■ **WHAT IS REQUIRED**:
State how many lines in the items below contain the string "instances". Reply with the number only.

Extracted data entries
==================================================
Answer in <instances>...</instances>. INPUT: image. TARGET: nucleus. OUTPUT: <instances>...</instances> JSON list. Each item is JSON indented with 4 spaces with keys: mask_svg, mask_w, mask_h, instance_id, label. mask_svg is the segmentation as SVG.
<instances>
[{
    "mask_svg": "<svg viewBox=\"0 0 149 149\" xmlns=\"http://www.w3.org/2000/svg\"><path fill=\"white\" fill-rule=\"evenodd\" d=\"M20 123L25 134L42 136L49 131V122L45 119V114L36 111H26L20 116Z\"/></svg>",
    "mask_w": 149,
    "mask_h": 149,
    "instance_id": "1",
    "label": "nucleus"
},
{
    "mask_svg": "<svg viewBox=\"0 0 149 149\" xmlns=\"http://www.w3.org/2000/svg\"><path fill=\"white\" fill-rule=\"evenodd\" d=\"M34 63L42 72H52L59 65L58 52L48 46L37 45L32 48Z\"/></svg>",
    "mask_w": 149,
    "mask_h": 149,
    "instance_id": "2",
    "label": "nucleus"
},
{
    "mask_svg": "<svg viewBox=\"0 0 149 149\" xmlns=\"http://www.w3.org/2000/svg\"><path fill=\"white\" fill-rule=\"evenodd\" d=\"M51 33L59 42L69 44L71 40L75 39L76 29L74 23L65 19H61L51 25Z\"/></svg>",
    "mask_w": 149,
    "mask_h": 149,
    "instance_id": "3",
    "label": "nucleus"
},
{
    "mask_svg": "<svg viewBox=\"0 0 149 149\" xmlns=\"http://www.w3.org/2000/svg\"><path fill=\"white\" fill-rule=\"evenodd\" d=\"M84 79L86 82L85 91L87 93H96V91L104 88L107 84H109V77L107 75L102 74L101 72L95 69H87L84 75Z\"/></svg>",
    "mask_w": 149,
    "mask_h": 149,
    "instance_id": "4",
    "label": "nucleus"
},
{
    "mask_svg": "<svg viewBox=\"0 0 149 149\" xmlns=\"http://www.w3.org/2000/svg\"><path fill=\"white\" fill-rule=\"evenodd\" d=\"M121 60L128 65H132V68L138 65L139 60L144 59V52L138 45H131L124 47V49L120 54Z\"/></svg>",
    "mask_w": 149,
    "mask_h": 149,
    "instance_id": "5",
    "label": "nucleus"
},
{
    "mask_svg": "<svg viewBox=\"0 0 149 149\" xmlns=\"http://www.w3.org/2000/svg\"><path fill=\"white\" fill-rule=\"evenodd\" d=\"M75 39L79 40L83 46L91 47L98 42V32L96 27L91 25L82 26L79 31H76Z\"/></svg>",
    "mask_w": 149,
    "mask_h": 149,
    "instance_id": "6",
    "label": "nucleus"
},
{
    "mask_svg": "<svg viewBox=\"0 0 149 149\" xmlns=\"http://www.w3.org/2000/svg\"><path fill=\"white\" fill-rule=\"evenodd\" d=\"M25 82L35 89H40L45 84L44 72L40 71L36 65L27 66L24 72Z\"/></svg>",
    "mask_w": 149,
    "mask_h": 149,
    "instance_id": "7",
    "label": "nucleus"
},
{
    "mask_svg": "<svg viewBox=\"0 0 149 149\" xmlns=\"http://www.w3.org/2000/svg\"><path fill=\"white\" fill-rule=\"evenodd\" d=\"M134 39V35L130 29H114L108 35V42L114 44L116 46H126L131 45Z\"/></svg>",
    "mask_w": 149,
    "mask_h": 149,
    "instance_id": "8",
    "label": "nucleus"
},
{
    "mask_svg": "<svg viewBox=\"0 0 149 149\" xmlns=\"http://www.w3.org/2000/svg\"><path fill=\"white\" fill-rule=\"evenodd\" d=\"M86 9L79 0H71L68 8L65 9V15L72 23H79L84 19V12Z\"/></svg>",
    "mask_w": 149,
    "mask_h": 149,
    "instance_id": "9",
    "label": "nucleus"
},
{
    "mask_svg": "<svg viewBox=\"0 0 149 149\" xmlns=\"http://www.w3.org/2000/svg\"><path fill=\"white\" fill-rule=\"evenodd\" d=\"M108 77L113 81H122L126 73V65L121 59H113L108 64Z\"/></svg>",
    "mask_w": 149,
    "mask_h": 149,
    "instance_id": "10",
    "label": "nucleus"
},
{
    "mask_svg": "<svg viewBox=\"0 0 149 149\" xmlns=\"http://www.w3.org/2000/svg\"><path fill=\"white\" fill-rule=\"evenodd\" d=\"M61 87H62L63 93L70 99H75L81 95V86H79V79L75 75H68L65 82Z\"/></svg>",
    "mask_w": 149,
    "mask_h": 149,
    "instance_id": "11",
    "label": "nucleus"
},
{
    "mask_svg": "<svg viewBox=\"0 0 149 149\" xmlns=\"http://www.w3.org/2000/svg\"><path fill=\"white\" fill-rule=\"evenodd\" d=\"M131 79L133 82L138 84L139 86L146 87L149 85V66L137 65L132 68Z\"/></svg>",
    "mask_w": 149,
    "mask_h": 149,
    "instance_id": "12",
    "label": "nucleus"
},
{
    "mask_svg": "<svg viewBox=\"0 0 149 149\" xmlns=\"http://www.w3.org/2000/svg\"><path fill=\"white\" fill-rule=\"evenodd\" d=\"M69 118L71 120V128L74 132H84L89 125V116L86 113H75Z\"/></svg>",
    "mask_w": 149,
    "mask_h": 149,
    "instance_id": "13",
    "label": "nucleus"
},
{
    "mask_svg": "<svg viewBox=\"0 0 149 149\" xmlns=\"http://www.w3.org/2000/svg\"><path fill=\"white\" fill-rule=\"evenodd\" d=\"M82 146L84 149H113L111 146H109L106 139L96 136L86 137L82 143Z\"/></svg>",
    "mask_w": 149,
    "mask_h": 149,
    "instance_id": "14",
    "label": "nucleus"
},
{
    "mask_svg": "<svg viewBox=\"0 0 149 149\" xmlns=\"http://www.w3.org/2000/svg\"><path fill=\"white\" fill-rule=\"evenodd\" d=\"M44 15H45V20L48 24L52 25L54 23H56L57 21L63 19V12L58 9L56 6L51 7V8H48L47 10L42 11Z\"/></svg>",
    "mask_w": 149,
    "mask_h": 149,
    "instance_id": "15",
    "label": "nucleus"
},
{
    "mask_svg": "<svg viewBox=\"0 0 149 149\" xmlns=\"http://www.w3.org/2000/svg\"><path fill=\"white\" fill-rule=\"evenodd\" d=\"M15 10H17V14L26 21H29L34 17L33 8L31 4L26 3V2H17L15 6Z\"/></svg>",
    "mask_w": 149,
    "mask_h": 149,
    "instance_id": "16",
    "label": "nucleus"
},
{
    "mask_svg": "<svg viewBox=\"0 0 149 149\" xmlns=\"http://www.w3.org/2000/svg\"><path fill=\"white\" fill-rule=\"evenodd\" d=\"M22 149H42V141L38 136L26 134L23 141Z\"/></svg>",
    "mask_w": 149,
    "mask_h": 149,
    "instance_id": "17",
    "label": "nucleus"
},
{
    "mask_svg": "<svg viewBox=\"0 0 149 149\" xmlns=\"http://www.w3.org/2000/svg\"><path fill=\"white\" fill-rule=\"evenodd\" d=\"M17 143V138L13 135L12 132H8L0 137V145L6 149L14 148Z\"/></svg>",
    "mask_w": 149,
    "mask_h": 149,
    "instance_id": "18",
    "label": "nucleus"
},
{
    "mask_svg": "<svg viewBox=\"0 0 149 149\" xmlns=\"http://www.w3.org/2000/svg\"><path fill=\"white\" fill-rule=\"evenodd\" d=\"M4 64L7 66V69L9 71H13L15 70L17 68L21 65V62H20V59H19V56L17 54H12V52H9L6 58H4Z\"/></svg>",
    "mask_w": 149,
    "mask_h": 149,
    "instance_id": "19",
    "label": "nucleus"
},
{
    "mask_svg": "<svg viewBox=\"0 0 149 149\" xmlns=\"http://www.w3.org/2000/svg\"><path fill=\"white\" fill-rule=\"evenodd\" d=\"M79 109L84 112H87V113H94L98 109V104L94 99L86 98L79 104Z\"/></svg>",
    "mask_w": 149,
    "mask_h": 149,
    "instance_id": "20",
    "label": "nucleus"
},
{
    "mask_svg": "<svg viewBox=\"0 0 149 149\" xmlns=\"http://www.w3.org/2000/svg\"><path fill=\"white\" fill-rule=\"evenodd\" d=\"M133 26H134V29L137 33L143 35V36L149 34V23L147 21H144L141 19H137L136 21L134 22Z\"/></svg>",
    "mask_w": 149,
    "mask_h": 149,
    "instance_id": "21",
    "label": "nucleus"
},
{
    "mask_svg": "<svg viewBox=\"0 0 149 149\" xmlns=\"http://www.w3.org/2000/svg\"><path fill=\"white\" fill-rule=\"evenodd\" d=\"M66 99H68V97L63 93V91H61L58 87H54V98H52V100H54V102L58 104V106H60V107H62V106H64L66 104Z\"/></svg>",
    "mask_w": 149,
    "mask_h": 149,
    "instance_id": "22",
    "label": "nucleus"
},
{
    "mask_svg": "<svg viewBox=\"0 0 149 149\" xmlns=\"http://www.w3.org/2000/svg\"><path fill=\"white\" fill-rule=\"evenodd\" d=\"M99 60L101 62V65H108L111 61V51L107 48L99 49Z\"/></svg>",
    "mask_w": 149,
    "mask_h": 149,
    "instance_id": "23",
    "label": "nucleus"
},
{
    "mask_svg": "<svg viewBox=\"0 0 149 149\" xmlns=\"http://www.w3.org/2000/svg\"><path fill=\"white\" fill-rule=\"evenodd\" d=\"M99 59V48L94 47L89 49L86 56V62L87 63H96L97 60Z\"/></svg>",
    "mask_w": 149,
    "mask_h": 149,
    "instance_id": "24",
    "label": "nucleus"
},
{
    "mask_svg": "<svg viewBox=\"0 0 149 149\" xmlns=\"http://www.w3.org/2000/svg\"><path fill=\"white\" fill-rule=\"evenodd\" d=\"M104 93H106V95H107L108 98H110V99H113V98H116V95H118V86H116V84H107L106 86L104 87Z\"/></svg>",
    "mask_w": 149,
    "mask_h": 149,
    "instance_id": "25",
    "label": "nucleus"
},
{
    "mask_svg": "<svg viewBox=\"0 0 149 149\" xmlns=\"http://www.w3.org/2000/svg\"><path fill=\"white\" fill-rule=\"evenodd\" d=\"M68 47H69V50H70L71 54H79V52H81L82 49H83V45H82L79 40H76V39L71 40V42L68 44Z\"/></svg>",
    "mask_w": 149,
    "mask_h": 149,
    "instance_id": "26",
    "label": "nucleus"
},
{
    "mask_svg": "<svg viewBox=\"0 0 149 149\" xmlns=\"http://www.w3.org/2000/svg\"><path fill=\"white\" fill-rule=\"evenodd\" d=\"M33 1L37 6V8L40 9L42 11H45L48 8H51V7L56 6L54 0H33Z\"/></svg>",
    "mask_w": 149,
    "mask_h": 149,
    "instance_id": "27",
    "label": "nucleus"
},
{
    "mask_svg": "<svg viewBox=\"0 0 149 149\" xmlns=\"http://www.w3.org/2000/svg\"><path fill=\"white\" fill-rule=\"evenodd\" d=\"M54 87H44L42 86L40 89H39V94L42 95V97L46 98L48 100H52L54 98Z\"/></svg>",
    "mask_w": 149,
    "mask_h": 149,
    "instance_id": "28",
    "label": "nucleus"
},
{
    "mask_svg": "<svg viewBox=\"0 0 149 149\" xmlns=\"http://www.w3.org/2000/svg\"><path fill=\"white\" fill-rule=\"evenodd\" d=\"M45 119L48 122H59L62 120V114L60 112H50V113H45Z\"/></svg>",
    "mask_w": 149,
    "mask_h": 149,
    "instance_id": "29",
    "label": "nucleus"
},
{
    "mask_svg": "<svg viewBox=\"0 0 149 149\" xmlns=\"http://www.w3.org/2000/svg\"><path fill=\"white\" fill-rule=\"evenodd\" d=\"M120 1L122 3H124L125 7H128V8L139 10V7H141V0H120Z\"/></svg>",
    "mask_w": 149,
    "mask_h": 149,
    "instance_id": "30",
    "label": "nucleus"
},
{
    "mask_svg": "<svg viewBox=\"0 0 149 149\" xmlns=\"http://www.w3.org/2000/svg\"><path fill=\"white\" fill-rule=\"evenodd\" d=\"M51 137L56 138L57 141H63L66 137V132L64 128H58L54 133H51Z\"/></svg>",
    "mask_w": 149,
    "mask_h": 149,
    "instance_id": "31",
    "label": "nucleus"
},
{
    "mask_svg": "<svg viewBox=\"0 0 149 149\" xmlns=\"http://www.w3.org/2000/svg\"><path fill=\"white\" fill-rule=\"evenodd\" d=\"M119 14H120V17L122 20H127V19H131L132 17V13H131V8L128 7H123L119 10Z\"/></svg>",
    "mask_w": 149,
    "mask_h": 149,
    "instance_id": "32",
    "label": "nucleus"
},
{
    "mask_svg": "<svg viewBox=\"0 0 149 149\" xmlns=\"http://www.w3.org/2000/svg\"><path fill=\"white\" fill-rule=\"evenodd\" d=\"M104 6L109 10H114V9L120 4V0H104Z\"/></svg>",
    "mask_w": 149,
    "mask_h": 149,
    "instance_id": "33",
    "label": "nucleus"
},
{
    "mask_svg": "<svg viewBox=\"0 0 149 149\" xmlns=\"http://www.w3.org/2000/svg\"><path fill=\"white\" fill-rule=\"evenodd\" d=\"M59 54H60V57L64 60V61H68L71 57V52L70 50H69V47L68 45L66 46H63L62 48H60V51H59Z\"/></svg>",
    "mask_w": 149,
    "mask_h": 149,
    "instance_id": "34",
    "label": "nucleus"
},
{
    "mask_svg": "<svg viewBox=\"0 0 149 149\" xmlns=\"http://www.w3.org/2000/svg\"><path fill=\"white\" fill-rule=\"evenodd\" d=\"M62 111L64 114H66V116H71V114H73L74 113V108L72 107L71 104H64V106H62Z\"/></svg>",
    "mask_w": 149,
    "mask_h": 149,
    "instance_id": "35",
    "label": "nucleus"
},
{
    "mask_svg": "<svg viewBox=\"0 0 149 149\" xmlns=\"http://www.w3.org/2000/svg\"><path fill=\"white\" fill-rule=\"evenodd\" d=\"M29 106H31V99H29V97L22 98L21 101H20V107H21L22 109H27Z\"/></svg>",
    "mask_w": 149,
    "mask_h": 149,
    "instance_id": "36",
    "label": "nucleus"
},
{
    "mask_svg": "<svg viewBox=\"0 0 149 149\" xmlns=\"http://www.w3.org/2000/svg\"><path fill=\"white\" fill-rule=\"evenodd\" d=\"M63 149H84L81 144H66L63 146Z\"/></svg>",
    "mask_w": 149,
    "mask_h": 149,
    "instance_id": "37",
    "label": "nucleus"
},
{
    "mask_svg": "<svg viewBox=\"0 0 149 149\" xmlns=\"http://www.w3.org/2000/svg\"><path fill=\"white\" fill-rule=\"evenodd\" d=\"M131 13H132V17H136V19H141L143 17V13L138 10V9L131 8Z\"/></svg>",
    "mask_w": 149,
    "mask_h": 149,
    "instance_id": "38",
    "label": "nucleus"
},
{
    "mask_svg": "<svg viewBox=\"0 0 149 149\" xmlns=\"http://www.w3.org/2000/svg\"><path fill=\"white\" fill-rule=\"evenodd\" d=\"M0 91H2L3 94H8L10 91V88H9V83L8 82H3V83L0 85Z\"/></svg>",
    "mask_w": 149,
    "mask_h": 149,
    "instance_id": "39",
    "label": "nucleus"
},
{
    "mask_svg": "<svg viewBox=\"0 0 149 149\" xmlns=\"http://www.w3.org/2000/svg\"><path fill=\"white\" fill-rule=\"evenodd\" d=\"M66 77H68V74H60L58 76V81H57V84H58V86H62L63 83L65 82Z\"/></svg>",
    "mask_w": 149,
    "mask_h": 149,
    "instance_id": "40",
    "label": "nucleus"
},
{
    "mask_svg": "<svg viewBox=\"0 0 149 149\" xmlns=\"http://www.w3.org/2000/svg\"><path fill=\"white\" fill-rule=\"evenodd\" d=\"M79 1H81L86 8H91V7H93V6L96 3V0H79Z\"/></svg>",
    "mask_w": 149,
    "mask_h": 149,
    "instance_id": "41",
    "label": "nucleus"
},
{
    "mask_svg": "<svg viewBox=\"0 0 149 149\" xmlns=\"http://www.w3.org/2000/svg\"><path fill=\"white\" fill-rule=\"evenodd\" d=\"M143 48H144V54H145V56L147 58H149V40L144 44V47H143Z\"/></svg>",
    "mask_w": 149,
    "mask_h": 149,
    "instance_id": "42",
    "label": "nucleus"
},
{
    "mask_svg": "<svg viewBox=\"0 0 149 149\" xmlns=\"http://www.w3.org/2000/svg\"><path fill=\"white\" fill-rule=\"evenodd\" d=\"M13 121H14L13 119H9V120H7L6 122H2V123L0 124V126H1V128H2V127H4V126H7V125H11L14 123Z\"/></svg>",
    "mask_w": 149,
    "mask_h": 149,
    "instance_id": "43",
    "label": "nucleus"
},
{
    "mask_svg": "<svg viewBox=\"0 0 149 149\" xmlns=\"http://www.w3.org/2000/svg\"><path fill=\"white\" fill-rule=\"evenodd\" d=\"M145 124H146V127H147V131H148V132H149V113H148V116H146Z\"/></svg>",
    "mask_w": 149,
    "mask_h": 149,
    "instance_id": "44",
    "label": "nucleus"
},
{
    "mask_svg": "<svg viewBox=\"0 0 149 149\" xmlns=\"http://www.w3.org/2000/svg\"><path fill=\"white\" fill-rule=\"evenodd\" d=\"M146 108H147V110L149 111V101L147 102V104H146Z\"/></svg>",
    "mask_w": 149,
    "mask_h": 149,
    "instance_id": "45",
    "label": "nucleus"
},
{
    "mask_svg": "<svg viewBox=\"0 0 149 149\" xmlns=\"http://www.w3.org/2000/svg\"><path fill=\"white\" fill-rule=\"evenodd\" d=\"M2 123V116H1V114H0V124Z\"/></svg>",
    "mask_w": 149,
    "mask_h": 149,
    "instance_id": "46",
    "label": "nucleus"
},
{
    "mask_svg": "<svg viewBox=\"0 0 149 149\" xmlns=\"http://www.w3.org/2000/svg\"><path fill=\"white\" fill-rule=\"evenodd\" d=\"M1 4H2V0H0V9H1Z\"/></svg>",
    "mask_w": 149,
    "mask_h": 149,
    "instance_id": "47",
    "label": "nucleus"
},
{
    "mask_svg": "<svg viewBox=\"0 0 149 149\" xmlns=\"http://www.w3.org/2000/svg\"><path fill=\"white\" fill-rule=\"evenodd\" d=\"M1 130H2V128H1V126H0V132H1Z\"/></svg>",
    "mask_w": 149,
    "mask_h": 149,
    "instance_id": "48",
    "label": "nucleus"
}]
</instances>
==================================================
■ **RESULT FOR THIS TASK**:
3